National Cooperative Program receipts for the current fiscal year to date are 1.9 percent ahead of last year’s giving at the same time and 6 percent ahead of CP Allocation Budget projections, Page said.
“Projected income depends on a variety of factors, including employment, the economy, church giving, etc. We recognize that many things can change,” Page said while noting that “the trend we’re seeing” is highly encouraging.
Great Commission Advance
Commenting on the ten-year Great Commission Advance now under way, Page said, “We’ve seen encouraging trends as churches of every demographic, ethnicity, and age are unifying better than before.” He credited Executive Committee work in particular with ethnic liaisons and advisory councils for helping “our ethnic brothers and sisters through their churches” gain greater understanding of the strategic role the Cooperative Program plays in supporting the Gospel causes of the state conventions and the SBC.

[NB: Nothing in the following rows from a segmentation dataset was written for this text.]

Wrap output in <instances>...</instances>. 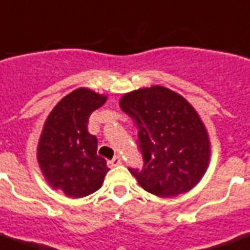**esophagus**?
I'll use <instances>...</instances> for the list:
<instances>
[{
	"label": "esophagus",
	"mask_w": 250,
	"mask_h": 250,
	"mask_svg": "<svg viewBox=\"0 0 250 250\" xmlns=\"http://www.w3.org/2000/svg\"><path fill=\"white\" fill-rule=\"evenodd\" d=\"M122 163V159L120 155H117V156H114L111 161H108V166L110 167H114V166H118V165H121Z\"/></svg>",
	"instance_id": "obj_1"
}]
</instances>
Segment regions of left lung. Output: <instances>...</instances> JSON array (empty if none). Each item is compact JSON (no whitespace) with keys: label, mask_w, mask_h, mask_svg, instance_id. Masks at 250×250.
Masks as SVG:
<instances>
[{"label":"left lung","mask_w":250,"mask_h":250,"mask_svg":"<svg viewBox=\"0 0 250 250\" xmlns=\"http://www.w3.org/2000/svg\"><path fill=\"white\" fill-rule=\"evenodd\" d=\"M139 128L142 168H129L139 185L159 197L190 190L209 162V139L197 111L185 98L161 85L139 88L120 101Z\"/></svg>","instance_id":"obj_1"}]
</instances>
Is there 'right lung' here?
I'll list each match as a JSON object with an SVG mask.
<instances>
[{
	"instance_id": "obj_1",
	"label": "right lung",
	"mask_w": 250,
	"mask_h": 250,
	"mask_svg": "<svg viewBox=\"0 0 250 250\" xmlns=\"http://www.w3.org/2000/svg\"><path fill=\"white\" fill-rule=\"evenodd\" d=\"M106 99L88 88L75 89L57 103L43 126L38 163L50 185L73 199L96 192L108 171L96 154L98 139L88 132L89 115Z\"/></svg>"
}]
</instances>
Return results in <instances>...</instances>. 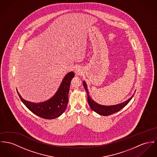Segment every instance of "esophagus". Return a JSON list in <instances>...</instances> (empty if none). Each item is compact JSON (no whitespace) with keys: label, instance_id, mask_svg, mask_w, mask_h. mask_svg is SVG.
I'll return each instance as SVG.
<instances>
[{"label":"esophagus","instance_id":"obj_1","mask_svg":"<svg viewBox=\"0 0 157 157\" xmlns=\"http://www.w3.org/2000/svg\"><path fill=\"white\" fill-rule=\"evenodd\" d=\"M75 73H76V75H79L81 72H80L79 70H78V69H76V70H75Z\"/></svg>","mask_w":157,"mask_h":157}]
</instances>
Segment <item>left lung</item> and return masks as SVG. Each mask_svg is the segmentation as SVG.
<instances>
[{"label":"left lung","instance_id":"obj_1","mask_svg":"<svg viewBox=\"0 0 157 157\" xmlns=\"http://www.w3.org/2000/svg\"><path fill=\"white\" fill-rule=\"evenodd\" d=\"M83 85L84 86L85 90L87 93V100H88V103L90 107L93 111L96 112L99 115H103V116H108L111 114H113L115 112L120 111L121 109L125 107L129 103V101L131 100V99L134 96V94H133V96L131 97L129 99H128L127 101H125L123 103H121L118 105H112V106L101 105L97 103L96 101H94L93 99H91V98L89 95L88 90L87 89V86H86V84L85 81H83Z\"/></svg>","mask_w":157,"mask_h":157}]
</instances>
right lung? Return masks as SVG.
Here are the masks:
<instances>
[{"mask_svg":"<svg viewBox=\"0 0 157 157\" xmlns=\"http://www.w3.org/2000/svg\"><path fill=\"white\" fill-rule=\"evenodd\" d=\"M75 74L73 72L67 73L54 96L44 102L35 103L25 100L18 91L17 93L24 105L32 112L44 119H54L60 117L67 108L70 84Z\"/></svg>","mask_w":157,"mask_h":157,"instance_id":"obj_1","label":"right lung"}]
</instances>
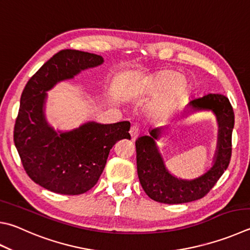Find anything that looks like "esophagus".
<instances>
[{"label": "esophagus", "instance_id": "34e87169", "mask_svg": "<svg viewBox=\"0 0 250 250\" xmlns=\"http://www.w3.org/2000/svg\"><path fill=\"white\" fill-rule=\"evenodd\" d=\"M140 133H141V130H140V128H139L138 125H132V126H131L130 135H131V138H132V140L137 139L139 135H140Z\"/></svg>", "mask_w": 250, "mask_h": 250}]
</instances>
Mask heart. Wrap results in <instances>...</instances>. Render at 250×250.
Returning <instances> with one entry per match:
<instances>
[{
    "instance_id": "obj_1",
    "label": "heart",
    "mask_w": 250,
    "mask_h": 250,
    "mask_svg": "<svg viewBox=\"0 0 250 250\" xmlns=\"http://www.w3.org/2000/svg\"><path fill=\"white\" fill-rule=\"evenodd\" d=\"M186 85L181 75L172 71L161 72L154 78L144 82L142 92L148 95H161L154 104V107L158 110L165 109L170 104L181 98L185 95Z\"/></svg>"
}]
</instances>
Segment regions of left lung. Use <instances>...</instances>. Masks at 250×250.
Listing matches in <instances>:
<instances>
[{
  "label": "left lung",
  "mask_w": 250,
  "mask_h": 250,
  "mask_svg": "<svg viewBox=\"0 0 250 250\" xmlns=\"http://www.w3.org/2000/svg\"><path fill=\"white\" fill-rule=\"evenodd\" d=\"M187 108L193 111H212L216 117L219 134L213 165L194 179L177 178L166 168L156 144L163 128L151 129L149 135H143L135 141V148L140 184L145 193L154 201L178 204L201 199L214 187L229 167L232 156V132L235 121L233 107L229 98L221 94H208L191 99Z\"/></svg>",
  "instance_id": "1"
}]
</instances>
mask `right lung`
Wrapping results in <instances>:
<instances>
[{"mask_svg":"<svg viewBox=\"0 0 250 250\" xmlns=\"http://www.w3.org/2000/svg\"><path fill=\"white\" fill-rule=\"evenodd\" d=\"M97 54L62 50L27 82L14 126V143L27 175L42 187L61 194L92 189L119 140L130 139V122L102 125L88 121L67 132L54 131L44 117L47 92L81 71L101 65Z\"/></svg>","mask_w":250,"mask_h":250,"instance_id":"obj_1","label":"right lung"}]
</instances>
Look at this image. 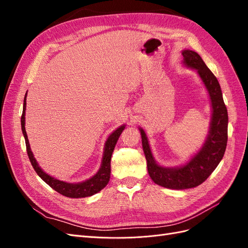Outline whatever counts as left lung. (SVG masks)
Instances as JSON below:
<instances>
[{"mask_svg": "<svg viewBox=\"0 0 248 248\" xmlns=\"http://www.w3.org/2000/svg\"><path fill=\"white\" fill-rule=\"evenodd\" d=\"M182 55L185 65L198 70L212 103V121L204 146L185 166L176 169L162 168L155 162L146 133L140 128L149 176L156 184L171 189L193 188L207 180L222 159L228 142V110L218 80L196 51L184 50Z\"/></svg>", "mask_w": 248, "mask_h": 248, "instance_id": "1", "label": "left lung"}]
</instances>
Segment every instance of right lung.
<instances>
[{
    "label": "right lung",
    "mask_w": 248,
    "mask_h": 248,
    "mask_svg": "<svg viewBox=\"0 0 248 248\" xmlns=\"http://www.w3.org/2000/svg\"><path fill=\"white\" fill-rule=\"evenodd\" d=\"M26 97H27V94L25 96L24 108H22V115H21V130H22V133H24V137L26 140V147H27L29 159H30V161H31V164L33 166L35 171L38 174V176L43 180L44 182L48 184L52 189H55L56 191L63 194V196H65V197L73 198V199L86 198V197L93 196V194L97 193L102 188H104V187L108 185V183L109 181V177H110L111 154H112V151H114L116 142L120 137V134L122 133L123 129L125 128V126H121L120 128L115 130L108 137V139L106 142V147H104V153H103L101 168L94 177L87 180V181H85V182L78 183V184L66 183V182L60 181V180L52 178V177L48 176L47 174H46V172H44L39 168L38 163L36 162V160L34 158L31 149H30L29 140H28V136L26 132V128H25V114H26V106H27Z\"/></svg>",
    "instance_id": "1"
}]
</instances>
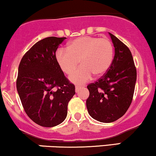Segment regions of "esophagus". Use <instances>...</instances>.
I'll list each match as a JSON object with an SVG mask.
<instances>
[{
    "instance_id": "1",
    "label": "esophagus",
    "mask_w": 156,
    "mask_h": 156,
    "mask_svg": "<svg viewBox=\"0 0 156 156\" xmlns=\"http://www.w3.org/2000/svg\"><path fill=\"white\" fill-rule=\"evenodd\" d=\"M80 85H76V87H75V90H76V92H77L79 90H80Z\"/></svg>"
}]
</instances>
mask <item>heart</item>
Segmentation results:
<instances>
[{"instance_id":"obj_1","label":"heart","mask_w":156,"mask_h":156,"mask_svg":"<svg viewBox=\"0 0 156 156\" xmlns=\"http://www.w3.org/2000/svg\"><path fill=\"white\" fill-rule=\"evenodd\" d=\"M114 48L107 38L81 36L69 43L67 48H59L56 59L62 71L71 74L80 62L81 66L70 76V80L77 85L89 81L93 76H101L112 65Z\"/></svg>"}]
</instances>
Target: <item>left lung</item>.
<instances>
[{
  "instance_id": "obj_1",
  "label": "left lung",
  "mask_w": 156,
  "mask_h": 156,
  "mask_svg": "<svg viewBox=\"0 0 156 156\" xmlns=\"http://www.w3.org/2000/svg\"><path fill=\"white\" fill-rule=\"evenodd\" d=\"M115 47L112 65L98 81L88 85L86 100L88 114L103 123H112L121 118L131 105L137 71L131 51L109 33Z\"/></svg>"
}]
</instances>
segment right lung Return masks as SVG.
Wrapping results in <instances>:
<instances>
[{"mask_svg": "<svg viewBox=\"0 0 156 156\" xmlns=\"http://www.w3.org/2000/svg\"><path fill=\"white\" fill-rule=\"evenodd\" d=\"M65 37L40 40L24 55L18 67L16 88L27 116L38 125L53 127L62 123L75 86L65 77L56 51Z\"/></svg>", "mask_w": 156, "mask_h": 156, "instance_id": "obj_1", "label": "right lung"}]
</instances>
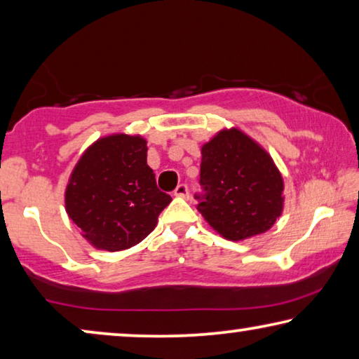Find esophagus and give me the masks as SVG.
Instances as JSON below:
<instances>
[{
	"label": "esophagus",
	"instance_id": "obj_1",
	"mask_svg": "<svg viewBox=\"0 0 359 359\" xmlns=\"http://www.w3.org/2000/svg\"><path fill=\"white\" fill-rule=\"evenodd\" d=\"M174 196L187 198V196H189V187H187L185 184H180V185H177V189L174 190Z\"/></svg>",
	"mask_w": 359,
	"mask_h": 359
}]
</instances>
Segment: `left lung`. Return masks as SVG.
<instances>
[{"mask_svg": "<svg viewBox=\"0 0 359 359\" xmlns=\"http://www.w3.org/2000/svg\"><path fill=\"white\" fill-rule=\"evenodd\" d=\"M204 220L230 241L269 231L284 209V180L270 153L241 129H222L201 147Z\"/></svg>", "mask_w": 359, "mask_h": 359, "instance_id": "left-lung-1", "label": "left lung"}]
</instances>
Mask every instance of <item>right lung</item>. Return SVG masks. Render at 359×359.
I'll return each mask as SVG.
<instances>
[{
  "mask_svg": "<svg viewBox=\"0 0 359 359\" xmlns=\"http://www.w3.org/2000/svg\"><path fill=\"white\" fill-rule=\"evenodd\" d=\"M142 135L110 134L89 145L65 189V210L100 251H124L155 230L172 198L158 190Z\"/></svg>",
  "mask_w": 359,
  "mask_h": 359,
  "instance_id": "add662e5",
  "label": "right lung"
}]
</instances>
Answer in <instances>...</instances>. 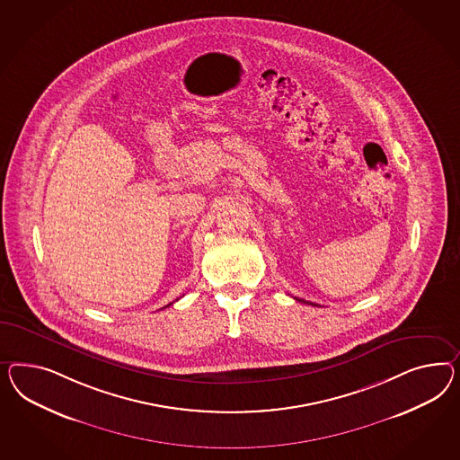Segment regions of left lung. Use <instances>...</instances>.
Wrapping results in <instances>:
<instances>
[{"mask_svg":"<svg viewBox=\"0 0 460 460\" xmlns=\"http://www.w3.org/2000/svg\"><path fill=\"white\" fill-rule=\"evenodd\" d=\"M298 301H303V303H308V301H305V299H298ZM308 305H313V306H318V305H314V303H308Z\"/></svg>","mask_w":460,"mask_h":460,"instance_id":"left-lung-1","label":"left lung"}]
</instances>
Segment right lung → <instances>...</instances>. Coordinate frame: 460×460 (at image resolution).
<instances>
[{
    "instance_id": "obj_1",
    "label": "right lung",
    "mask_w": 460,
    "mask_h": 460,
    "mask_svg": "<svg viewBox=\"0 0 460 460\" xmlns=\"http://www.w3.org/2000/svg\"><path fill=\"white\" fill-rule=\"evenodd\" d=\"M171 305H172V303H171ZM167 306H169V305H167Z\"/></svg>"
}]
</instances>
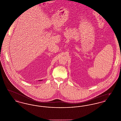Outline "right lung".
Listing matches in <instances>:
<instances>
[{
    "label": "right lung",
    "instance_id": "1",
    "mask_svg": "<svg viewBox=\"0 0 121 121\" xmlns=\"http://www.w3.org/2000/svg\"><path fill=\"white\" fill-rule=\"evenodd\" d=\"M43 80H39V81H42Z\"/></svg>",
    "mask_w": 121,
    "mask_h": 121
}]
</instances>
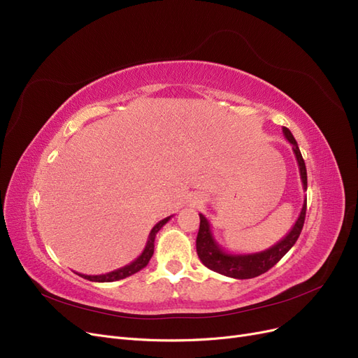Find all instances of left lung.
I'll list each match as a JSON object with an SVG mask.
<instances>
[{"label":"left lung","instance_id":"left-lung-1","mask_svg":"<svg viewBox=\"0 0 358 358\" xmlns=\"http://www.w3.org/2000/svg\"><path fill=\"white\" fill-rule=\"evenodd\" d=\"M283 129L285 138L292 144V150L295 153L296 162L299 166V176L302 181L303 190H307V168L306 162H303L302 155L299 152L298 143L294 138L292 132H290L286 127ZM306 210H307V197L303 201L302 209L299 213L298 220L295 221L294 227L283 237L282 241L273 245L271 248L261 250V252L255 254H230L226 249L215 241V237L210 230V224L206 220L205 215L199 214L201 217V227L199 233H197L196 239V250L199 259L205 267L213 270L215 273H220L222 275L231 277V279H252L262 273L268 271L271 267H274L287 252L289 249L295 245L298 237L301 234V230L303 227V221H306Z\"/></svg>","mask_w":358,"mask_h":358}]
</instances>
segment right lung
Masks as SVG:
<instances>
[{
  "instance_id": "obj_1",
  "label": "right lung",
  "mask_w": 358,
  "mask_h": 358,
  "mask_svg": "<svg viewBox=\"0 0 358 358\" xmlns=\"http://www.w3.org/2000/svg\"><path fill=\"white\" fill-rule=\"evenodd\" d=\"M172 217V215H171ZM171 217H166L164 220L159 221L156 226L150 230V234H149V239H148V243H145L143 252L138 258H136L132 262H129L128 266L125 267H121L117 270H113L110 273H106V274H99V275H87V274H81V273H76L78 275L84 277V279L90 280V282H99V283H108V282H116V280H122L125 279V277H129L132 274L138 273L140 270H143L145 266H148L153 252H155V237L157 234V231L161 230L165 224L171 220Z\"/></svg>"
}]
</instances>
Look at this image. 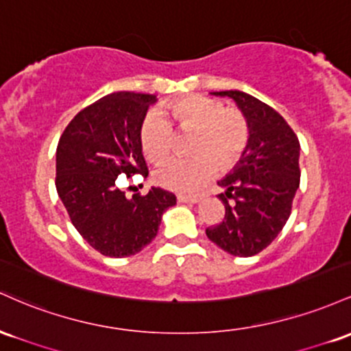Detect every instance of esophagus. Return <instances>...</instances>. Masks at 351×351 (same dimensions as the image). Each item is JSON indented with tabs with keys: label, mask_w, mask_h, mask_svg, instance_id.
Instances as JSON below:
<instances>
[{
	"label": "esophagus",
	"mask_w": 351,
	"mask_h": 351,
	"mask_svg": "<svg viewBox=\"0 0 351 351\" xmlns=\"http://www.w3.org/2000/svg\"><path fill=\"white\" fill-rule=\"evenodd\" d=\"M177 200L182 204H197L200 202V197L199 195H177Z\"/></svg>",
	"instance_id": "obj_1"
}]
</instances>
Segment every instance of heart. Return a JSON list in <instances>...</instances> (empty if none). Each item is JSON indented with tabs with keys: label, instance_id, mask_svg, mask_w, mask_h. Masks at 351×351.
<instances>
[{
	"label": "heart",
	"instance_id": "1",
	"mask_svg": "<svg viewBox=\"0 0 351 351\" xmlns=\"http://www.w3.org/2000/svg\"><path fill=\"white\" fill-rule=\"evenodd\" d=\"M165 114L179 131H194L191 159H169L154 172L156 184L176 192H194L214 176L215 169L228 171L239 162L249 144V124L237 111L212 97H182L165 104ZM139 143L144 156L160 162L174 147V128L162 112L152 109L143 117Z\"/></svg>",
	"mask_w": 351,
	"mask_h": 351
}]
</instances>
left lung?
I'll return each mask as SVG.
<instances>
[{
  "label": "left lung",
  "mask_w": 351,
  "mask_h": 351,
  "mask_svg": "<svg viewBox=\"0 0 351 351\" xmlns=\"http://www.w3.org/2000/svg\"><path fill=\"white\" fill-rule=\"evenodd\" d=\"M230 97L249 124V144L234 171L219 186L226 217L206 230L222 250L252 257L280 234L300 186V143L287 121L265 102L242 90H217Z\"/></svg>",
  "instance_id": "obj_1"
}]
</instances>
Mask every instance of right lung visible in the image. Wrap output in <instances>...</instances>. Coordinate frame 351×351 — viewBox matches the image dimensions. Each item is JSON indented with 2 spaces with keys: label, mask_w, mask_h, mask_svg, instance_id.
Returning a JSON list of instances; mask_svg holds the SVG:
<instances>
[{
  "label": "right lung",
  "mask_w": 351,
  "mask_h": 351,
  "mask_svg": "<svg viewBox=\"0 0 351 351\" xmlns=\"http://www.w3.org/2000/svg\"><path fill=\"white\" fill-rule=\"evenodd\" d=\"M154 94L112 93L84 108L56 149V191L71 222L106 257H129L154 240L176 195L152 187L125 195L117 177L147 176L139 128Z\"/></svg>",
  "instance_id": "obj_1"
}]
</instances>
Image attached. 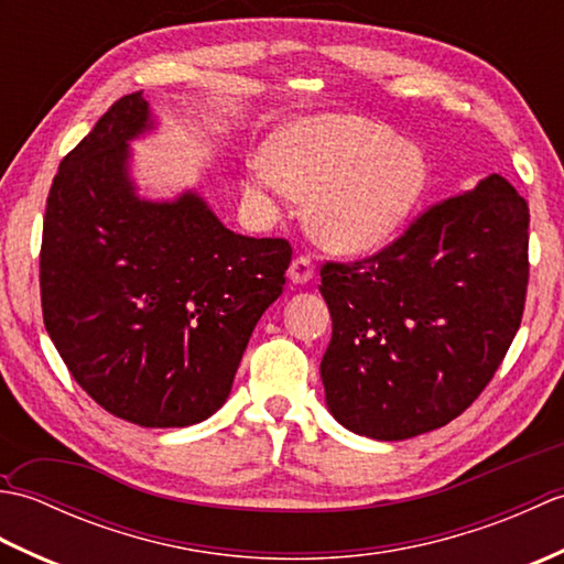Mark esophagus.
I'll list each match as a JSON object with an SVG mask.
<instances>
[{
  "instance_id": "1",
  "label": "esophagus",
  "mask_w": 564,
  "mask_h": 564,
  "mask_svg": "<svg viewBox=\"0 0 564 564\" xmlns=\"http://www.w3.org/2000/svg\"><path fill=\"white\" fill-rule=\"evenodd\" d=\"M313 275H315L313 261H310L307 257L293 259L291 269H289V279H291L295 285H303V283H307V281H313Z\"/></svg>"
}]
</instances>
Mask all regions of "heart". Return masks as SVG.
Listing matches in <instances>:
<instances>
[{
  "label": "heart",
  "instance_id": "1",
  "mask_svg": "<svg viewBox=\"0 0 564 564\" xmlns=\"http://www.w3.org/2000/svg\"><path fill=\"white\" fill-rule=\"evenodd\" d=\"M424 152L364 116L319 113L285 126L245 178V196L263 213L307 198L315 235L339 254L386 247L422 198Z\"/></svg>",
  "mask_w": 564,
  "mask_h": 564
}]
</instances>
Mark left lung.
I'll return each mask as SVG.
<instances>
[{"instance_id": "1", "label": "left lung", "mask_w": 564, "mask_h": 564, "mask_svg": "<svg viewBox=\"0 0 564 564\" xmlns=\"http://www.w3.org/2000/svg\"><path fill=\"white\" fill-rule=\"evenodd\" d=\"M332 341L319 364L332 416L404 441L463 414L517 337L529 285V206L505 176L429 208L398 242L325 263Z\"/></svg>"}]
</instances>
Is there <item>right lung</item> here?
<instances>
[{"label": "right lung", "instance_id": "add662e5", "mask_svg": "<svg viewBox=\"0 0 564 564\" xmlns=\"http://www.w3.org/2000/svg\"><path fill=\"white\" fill-rule=\"evenodd\" d=\"M152 130L142 91L128 94L59 162L41 303L57 354L94 402L138 426L174 429L225 404L293 249L227 230L196 188L140 196L130 142Z\"/></svg>", "mask_w": 564, "mask_h": 564}]
</instances>
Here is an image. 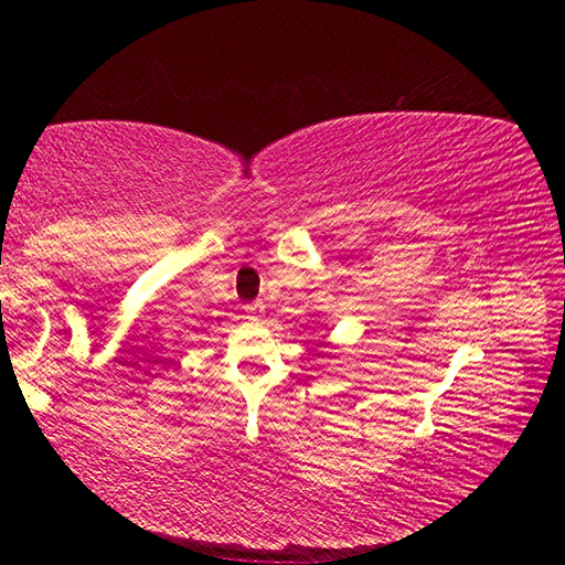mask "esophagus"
Wrapping results in <instances>:
<instances>
[{"label":"esophagus","instance_id":"34e87169","mask_svg":"<svg viewBox=\"0 0 565 565\" xmlns=\"http://www.w3.org/2000/svg\"><path fill=\"white\" fill-rule=\"evenodd\" d=\"M247 313H249V318H252V320H255L259 313H264V303H262V301L249 303V306H247Z\"/></svg>","mask_w":565,"mask_h":565}]
</instances>
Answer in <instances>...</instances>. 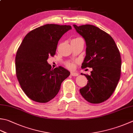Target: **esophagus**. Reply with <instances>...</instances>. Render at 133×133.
Segmentation results:
<instances>
[{"label":"esophagus","instance_id":"esophagus-1","mask_svg":"<svg viewBox=\"0 0 133 133\" xmlns=\"http://www.w3.org/2000/svg\"><path fill=\"white\" fill-rule=\"evenodd\" d=\"M71 75L73 77H77L78 75V74L77 73V72H71Z\"/></svg>","mask_w":133,"mask_h":133}]
</instances>
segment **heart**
<instances>
[{"instance_id":"obj_1","label":"heart","mask_w":133,"mask_h":133,"mask_svg":"<svg viewBox=\"0 0 133 133\" xmlns=\"http://www.w3.org/2000/svg\"><path fill=\"white\" fill-rule=\"evenodd\" d=\"M66 65L67 67H69L70 69H71V68H73L74 63L72 62H66Z\"/></svg>"}]
</instances>
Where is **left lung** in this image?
<instances>
[{"label":"left lung","mask_w":133,"mask_h":133,"mask_svg":"<svg viewBox=\"0 0 133 133\" xmlns=\"http://www.w3.org/2000/svg\"><path fill=\"white\" fill-rule=\"evenodd\" d=\"M73 26L87 44L81 68L93 69L90 75L84 74L88 82L79 89L80 93L90 103H103L112 95L120 79V52L112 37L100 28L92 25Z\"/></svg>","instance_id":"left-lung-1"}]
</instances>
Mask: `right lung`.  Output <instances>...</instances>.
I'll list each match as a JSON object with an SVG mask.
<instances>
[{
	"label": "right lung",
	"mask_w": 133,
	"mask_h": 133,
	"mask_svg": "<svg viewBox=\"0 0 133 133\" xmlns=\"http://www.w3.org/2000/svg\"><path fill=\"white\" fill-rule=\"evenodd\" d=\"M71 29L70 25L46 24L31 30L23 38L15 56V71L23 92L33 101L47 103L61 89L70 72L62 67L52 69L47 63L54 56L58 41Z\"/></svg>",
	"instance_id": "add662e5"
}]
</instances>
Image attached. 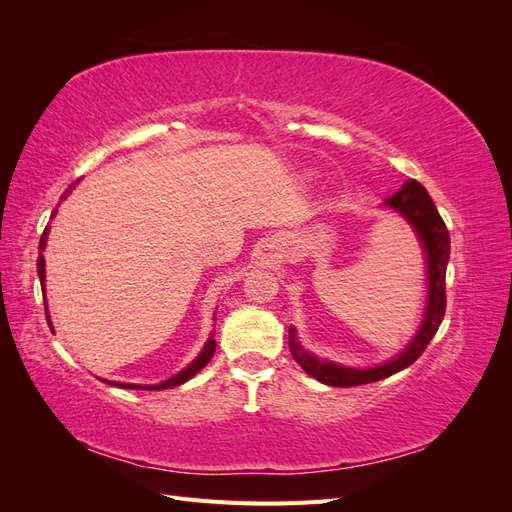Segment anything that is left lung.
I'll return each instance as SVG.
<instances>
[{
	"instance_id": "obj_1",
	"label": "left lung",
	"mask_w": 512,
	"mask_h": 512,
	"mask_svg": "<svg viewBox=\"0 0 512 512\" xmlns=\"http://www.w3.org/2000/svg\"><path fill=\"white\" fill-rule=\"evenodd\" d=\"M384 207H391L397 213L404 215L408 224L418 235V241L423 243V250L427 256V305H425L423 322L404 352H399L395 359L386 361L384 365L369 367V369H354V367L337 365L331 361H320L318 356L303 350V346L297 339V331H294V327H290L288 346L294 361H297L309 376L316 378L322 384L359 386V384L378 382L397 374V371L406 369L423 354V350L431 342V337L436 335L440 322L444 318V312H446L444 280H446L448 256H451V237H448L446 224L440 218L436 205H433V200L429 198L423 185L410 179L401 185L391 198L384 200Z\"/></svg>"
}]
</instances>
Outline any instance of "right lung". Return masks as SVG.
<instances>
[{
  "label": "right lung",
  "mask_w": 512,
  "mask_h": 512,
  "mask_svg": "<svg viewBox=\"0 0 512 512\" xmlns=\"http://www.w3.org/2000/svg\"><path fill=\"white\" fill-rule=\"evenodd\" d=\"M79 183V181H76ZM74 188V183L70 185V190ZM70 190H66V194L61 196V200H66L68 198V194H70ZM57 211V209H55ZM55 211H53V215L51 218H55ZM49 230H51V226H46L44 228V232H42V239H40V252L44 250L46 247V239H49ZM38 277H40V284H42V288H44V256L40 254L38 256ZM42 294H44V290H42ZM44 309H46V322H49V327L53 329V324H51V316H49V307H46V301H44ZM213 352H215V339H213V333L209 335V339H207V344H205V348L200 350V354L196 356V359L185 367V369H181L179 374H175L173 378H168V380H164V382H160V384H128V382H111V380H104V382H108V384H113V386H119V389H143V391H162V389H173V386H179V384H183V382H188L190 378H194L200 369H203L209 361H211V356H213Z\"/></svg>",
  "instance_id": "1"
}]
</instances>
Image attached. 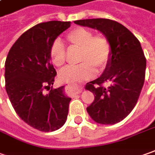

A total of 4,402 churches, meanwhile, have taken the “1% CP Challenge,” Page noted, to raise their Cooperative Program giving by 1 percentage point of their yearly budgets.
Page lauded SBC President Ronnie Floyd, senior pastor of Cross Church in northwest Arkansas, for “encouraging churches at every level” to strengthen their Cooperative Program support.
“He and I have been involved in [conference] calls with many pastors, hundreds of pastors, as we’ve encouraged them to up their giving to missions and ministries,” Page said.
“And among the larger churches, Dr. Floyd has had great success in encouraging them to go to the $1 million mark in Cooperative Program giving. And by the way, Dr. Floyd did not ask them to do anything that he has not already done himself. His church is already well past that now, last year as well as this year,” Page said.
The Great Commission Advance, launched by Page at last year’s SBC annual meeting in Columbus, Ohio, calls for every Southern Baptist and every church to engage in a mission project, locally or elsewhere in the nation or world, and to encourage their church members to practice the biblical tithe of 10 percent of the income God gives believers to be given through their churches for missions and ministry.
Another facet of the Great Commission Advance, as described by Page in his February 22 remarks to the Executive Committee, is “a new analytics software development that is going to provide far more accurate and up-to-date real-time information to help us with Cooperative Program understanding of where our churches are, or are not.” The project is being undertaken by a consortium of several state conventions, the International Mission Board, North American Mission Board, and Executive Committee.
Closing his remarks, Page said, “I couldn’t care less if people ever remember my name; but I do want them to remember what we stood for and what we did for the Kingdom of the Lord Jesus Christ.”
Art Toalston is senior editor of Baptist Press and is a member of Brentwood Baptist Church in Brentwood, Tennessee.